A oração foi feita em ronga, transcrevo parte da tradução:

 

“Em nome do Pai, do Filho e do Espírito Santo

…os três nomes que nos dão a medida da tua grandeza.

Agradeço-te Deus nesta hora, agradeço-te meu Deus as bênçãos que derramas sobre a minha vida e a generosidade de teres permitido que eu escrevesse este livro.

Escrevi este livro, sim, meu Deus, porque tu abriste a minha mente para que eu tivesse a ideia de o escrever.

Move-me a vontade de tentar explicar a maneira como se vivia antigamente. Sempre ansiei por contribuir para que os mais novos tivessem consciência de como eram as coisas nesta terra, muito antes de eles nascerem.

No meu dizer, meu Deus, é um pouco da história de Moçambique o que quero contar àqueles que me rodeiam.

Agradeço-te meu Deus por teres permitido o tempo e a força para que eu pudesse fazer o que tanto desejava fazer.

E é por isso que uma vez mais rogo que tu estejas connosco também neste momento e neste lugar para que o nosso trabalho de hoje se cumpra em boa ordem.

Sem me esquecer meu Deus de orar pela nossa terra.

Quero orar pela nossa terra.

A nossa terra vive tempos muito atribulados.”

 

Volto a essas palavras hoje no dia do seu declínio. Recordo-a aqui, nesta breve memoração, como uma das mais notáveis personagens do devir moçambicano e um dos grandes vultos da nossa sociedade, história e cultura. Uma figura assombrosa, personagem forte, matriarca exemplar, inspiradora, mulher de uma lucidez implacável e dona de uma memória prodigiosamente lendária.

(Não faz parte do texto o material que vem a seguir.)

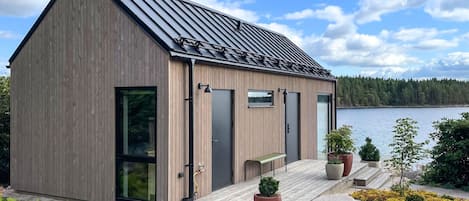 A modern wooden cabin with a sloped roof, large windows, and a deck with potted plants.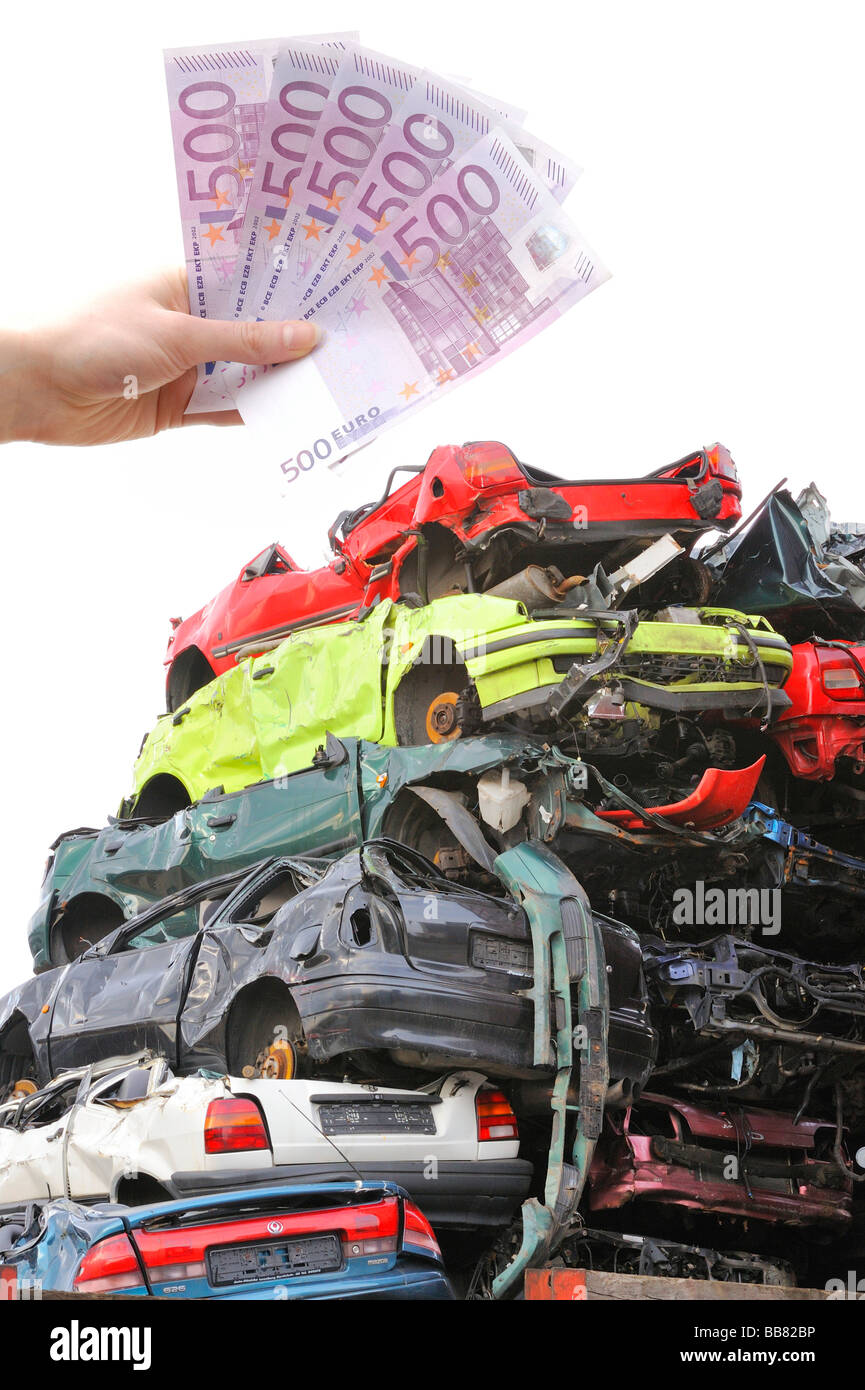 Junk cars, bank notes, symbolic picture for scrapping premium Stock Photo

Mahanyela – A Vida na Periferia da Grande Cidade”, de Nely Nyaka, é uma obra notável, surpreendente e generosa. Disse-o e aqui repito: testemunho e testamento majestoso, sumptuoso, soberbo. A Vovó Nely cumpriu o seu dever e nesta obra está a sua vida, o seu exemplo e os seus valores. Talvez ela quisesse desmentir o aforismo do historiador maliano. A sua experiência não se incinera. Permanece naquelas belas e luminosas páginas. Viveu 103 anos e 115 dias! Uma vida jubilosa. Deus deu-lhe o tempo e a força que fez da sua vida uma lição. Provavelmente ainda não chegaram as suas prédicas, as palavras de consolo ou o lenitivo que nos falta quanto à nossa terra e quanto a estes tempos atribulados que vivemos.